--- STATED GOAL ---
Reproduce the line that contains "How far from the image's" and every line after it through the end of the records, exactly, with nothing added.

--- EXERCISE DATA ---
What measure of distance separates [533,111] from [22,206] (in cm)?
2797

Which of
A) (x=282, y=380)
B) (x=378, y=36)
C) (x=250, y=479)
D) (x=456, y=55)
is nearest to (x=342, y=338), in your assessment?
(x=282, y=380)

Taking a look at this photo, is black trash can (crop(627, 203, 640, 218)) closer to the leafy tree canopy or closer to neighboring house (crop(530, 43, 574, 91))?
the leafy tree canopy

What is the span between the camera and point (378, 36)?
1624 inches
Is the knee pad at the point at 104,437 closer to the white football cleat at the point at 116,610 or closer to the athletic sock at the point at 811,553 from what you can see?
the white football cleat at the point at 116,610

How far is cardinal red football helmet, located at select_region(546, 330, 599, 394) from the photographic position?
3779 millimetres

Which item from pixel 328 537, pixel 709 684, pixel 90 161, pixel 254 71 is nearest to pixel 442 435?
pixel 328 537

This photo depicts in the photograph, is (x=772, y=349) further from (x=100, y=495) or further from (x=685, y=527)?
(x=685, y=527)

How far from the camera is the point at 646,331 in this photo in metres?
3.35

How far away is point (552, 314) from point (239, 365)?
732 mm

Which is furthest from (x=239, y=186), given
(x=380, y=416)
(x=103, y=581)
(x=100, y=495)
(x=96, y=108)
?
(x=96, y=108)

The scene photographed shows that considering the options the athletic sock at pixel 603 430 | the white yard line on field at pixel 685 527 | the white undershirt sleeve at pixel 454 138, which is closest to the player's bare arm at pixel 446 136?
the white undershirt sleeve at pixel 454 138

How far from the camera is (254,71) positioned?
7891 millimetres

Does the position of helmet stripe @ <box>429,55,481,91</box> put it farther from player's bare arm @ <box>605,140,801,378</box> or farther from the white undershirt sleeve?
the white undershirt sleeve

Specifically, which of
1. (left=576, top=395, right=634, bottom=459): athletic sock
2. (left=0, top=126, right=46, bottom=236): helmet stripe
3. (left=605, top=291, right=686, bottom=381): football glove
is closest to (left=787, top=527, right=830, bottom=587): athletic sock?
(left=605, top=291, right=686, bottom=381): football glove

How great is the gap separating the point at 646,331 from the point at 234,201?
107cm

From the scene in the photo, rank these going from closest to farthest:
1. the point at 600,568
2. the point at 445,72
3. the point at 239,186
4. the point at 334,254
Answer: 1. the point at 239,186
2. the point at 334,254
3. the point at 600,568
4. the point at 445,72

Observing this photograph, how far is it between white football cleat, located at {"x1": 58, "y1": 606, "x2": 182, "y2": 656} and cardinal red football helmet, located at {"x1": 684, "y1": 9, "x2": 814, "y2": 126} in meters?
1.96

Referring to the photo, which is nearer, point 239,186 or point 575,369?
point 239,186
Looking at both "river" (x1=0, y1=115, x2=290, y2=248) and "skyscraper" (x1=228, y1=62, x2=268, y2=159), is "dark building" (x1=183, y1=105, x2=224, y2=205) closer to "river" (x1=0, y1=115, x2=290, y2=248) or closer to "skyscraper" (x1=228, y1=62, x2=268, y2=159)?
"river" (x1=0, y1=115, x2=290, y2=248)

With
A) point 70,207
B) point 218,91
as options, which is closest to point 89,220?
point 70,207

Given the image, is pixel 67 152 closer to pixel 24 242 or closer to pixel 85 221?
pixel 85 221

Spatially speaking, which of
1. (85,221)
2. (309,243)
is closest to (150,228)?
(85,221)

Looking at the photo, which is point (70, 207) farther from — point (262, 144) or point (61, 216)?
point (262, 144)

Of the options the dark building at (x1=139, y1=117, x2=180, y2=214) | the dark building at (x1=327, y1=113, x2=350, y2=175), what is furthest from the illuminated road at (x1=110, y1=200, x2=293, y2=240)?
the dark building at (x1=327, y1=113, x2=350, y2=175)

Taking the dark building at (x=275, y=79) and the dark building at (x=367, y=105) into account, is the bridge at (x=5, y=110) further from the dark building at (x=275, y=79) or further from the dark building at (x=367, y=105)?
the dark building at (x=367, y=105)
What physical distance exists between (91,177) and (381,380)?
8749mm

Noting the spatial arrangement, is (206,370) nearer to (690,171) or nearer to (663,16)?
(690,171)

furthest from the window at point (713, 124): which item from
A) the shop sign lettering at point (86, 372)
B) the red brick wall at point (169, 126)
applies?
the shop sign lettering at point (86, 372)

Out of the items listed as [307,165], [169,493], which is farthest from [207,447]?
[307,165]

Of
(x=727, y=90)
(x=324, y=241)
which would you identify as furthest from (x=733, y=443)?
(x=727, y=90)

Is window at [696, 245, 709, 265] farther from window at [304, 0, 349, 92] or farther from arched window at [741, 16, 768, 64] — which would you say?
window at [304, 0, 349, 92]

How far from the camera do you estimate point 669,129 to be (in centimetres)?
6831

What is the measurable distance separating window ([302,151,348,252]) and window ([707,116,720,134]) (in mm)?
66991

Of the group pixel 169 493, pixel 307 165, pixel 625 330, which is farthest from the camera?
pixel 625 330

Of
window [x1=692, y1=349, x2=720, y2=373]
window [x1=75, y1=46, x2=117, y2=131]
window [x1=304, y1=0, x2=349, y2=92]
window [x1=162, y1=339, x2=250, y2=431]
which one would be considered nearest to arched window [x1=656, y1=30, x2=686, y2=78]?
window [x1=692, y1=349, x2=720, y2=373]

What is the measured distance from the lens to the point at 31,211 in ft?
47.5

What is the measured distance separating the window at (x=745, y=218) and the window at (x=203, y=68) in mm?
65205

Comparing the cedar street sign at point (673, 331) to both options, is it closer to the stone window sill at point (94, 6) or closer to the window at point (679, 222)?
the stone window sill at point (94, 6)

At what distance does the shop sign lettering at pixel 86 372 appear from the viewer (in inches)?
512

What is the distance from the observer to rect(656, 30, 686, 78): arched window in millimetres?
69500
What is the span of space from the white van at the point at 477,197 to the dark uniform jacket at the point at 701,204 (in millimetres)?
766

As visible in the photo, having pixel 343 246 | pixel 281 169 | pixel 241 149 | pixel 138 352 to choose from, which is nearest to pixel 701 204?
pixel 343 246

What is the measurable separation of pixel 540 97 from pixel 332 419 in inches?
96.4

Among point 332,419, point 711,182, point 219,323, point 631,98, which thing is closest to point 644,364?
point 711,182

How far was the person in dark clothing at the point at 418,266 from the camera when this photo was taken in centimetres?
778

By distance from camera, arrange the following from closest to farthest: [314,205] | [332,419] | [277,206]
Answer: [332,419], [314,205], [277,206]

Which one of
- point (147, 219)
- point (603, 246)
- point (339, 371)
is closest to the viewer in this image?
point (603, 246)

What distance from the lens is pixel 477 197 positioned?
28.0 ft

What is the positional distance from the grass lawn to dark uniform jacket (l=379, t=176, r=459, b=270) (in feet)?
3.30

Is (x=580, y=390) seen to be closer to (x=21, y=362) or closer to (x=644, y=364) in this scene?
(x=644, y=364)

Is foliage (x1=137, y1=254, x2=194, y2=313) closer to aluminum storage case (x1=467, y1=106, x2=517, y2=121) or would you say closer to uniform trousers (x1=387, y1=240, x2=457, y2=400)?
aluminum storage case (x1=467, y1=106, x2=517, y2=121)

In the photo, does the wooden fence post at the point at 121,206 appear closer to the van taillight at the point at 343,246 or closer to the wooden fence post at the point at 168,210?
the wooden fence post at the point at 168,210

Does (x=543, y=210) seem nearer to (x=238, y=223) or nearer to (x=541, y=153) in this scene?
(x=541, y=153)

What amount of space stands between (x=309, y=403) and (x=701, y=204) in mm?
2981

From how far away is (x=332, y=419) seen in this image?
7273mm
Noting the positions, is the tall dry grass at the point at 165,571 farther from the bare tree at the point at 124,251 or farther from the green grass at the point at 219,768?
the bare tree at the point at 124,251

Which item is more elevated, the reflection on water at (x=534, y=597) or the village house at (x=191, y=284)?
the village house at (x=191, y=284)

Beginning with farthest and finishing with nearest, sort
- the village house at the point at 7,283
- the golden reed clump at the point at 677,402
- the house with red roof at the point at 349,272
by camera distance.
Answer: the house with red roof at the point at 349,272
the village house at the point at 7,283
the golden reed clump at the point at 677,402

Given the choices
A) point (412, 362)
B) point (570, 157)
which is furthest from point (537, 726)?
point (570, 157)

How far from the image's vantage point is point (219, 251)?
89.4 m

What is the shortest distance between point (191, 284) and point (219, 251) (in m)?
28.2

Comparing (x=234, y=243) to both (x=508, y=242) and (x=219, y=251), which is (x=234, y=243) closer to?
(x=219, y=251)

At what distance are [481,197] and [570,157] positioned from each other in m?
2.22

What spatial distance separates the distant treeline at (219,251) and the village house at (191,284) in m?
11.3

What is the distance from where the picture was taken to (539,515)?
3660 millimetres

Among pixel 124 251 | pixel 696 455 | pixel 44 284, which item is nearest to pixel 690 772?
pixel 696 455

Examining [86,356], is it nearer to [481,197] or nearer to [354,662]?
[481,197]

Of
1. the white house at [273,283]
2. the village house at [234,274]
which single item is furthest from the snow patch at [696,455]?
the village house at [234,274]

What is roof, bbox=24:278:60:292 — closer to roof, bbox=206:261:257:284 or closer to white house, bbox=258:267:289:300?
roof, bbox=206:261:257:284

--- CORRECT RESULT ---
How far from the image's vantage point is point (219, 251)?
89.4 m

What is the shortest distance between point (191, 284) and point (219, 251) (in m)?
28.2

Comparing (x=234, y=243) to both (x=508, y=242) and (x=219, y=251), which is (x=234, y=243) closer to?
(x=219, y=251)

At what distance are [481,197] and [570,157] positioned from each other in m?
2.22

What spatial distance separates the distant treeline at (219,251) and the village house at (191,284) in m?
11.3

What is the distance from where the picture was taken to (539,515)?
3660 millimetres

Among pixel 124 251 | pixel 696 455 | pixel 44 284, which item is nearest to pixel 690 772?
pixel 696 455

Examining [86,356], is it nearer to [481,197] or nearer to [354,662]?
[481,197]

Of
1. the white house at [273,283]
2. the village house at [234,274]
which single item is furthest from the snow patch at [696,455]?
the village house at [234,274]

What is roof, bbox=24:278:60:292 — closer to roof, bbox=206:261:257:284 or closer to white house, bbox=258:267:289:300?
roof, bbox=206:261:257:284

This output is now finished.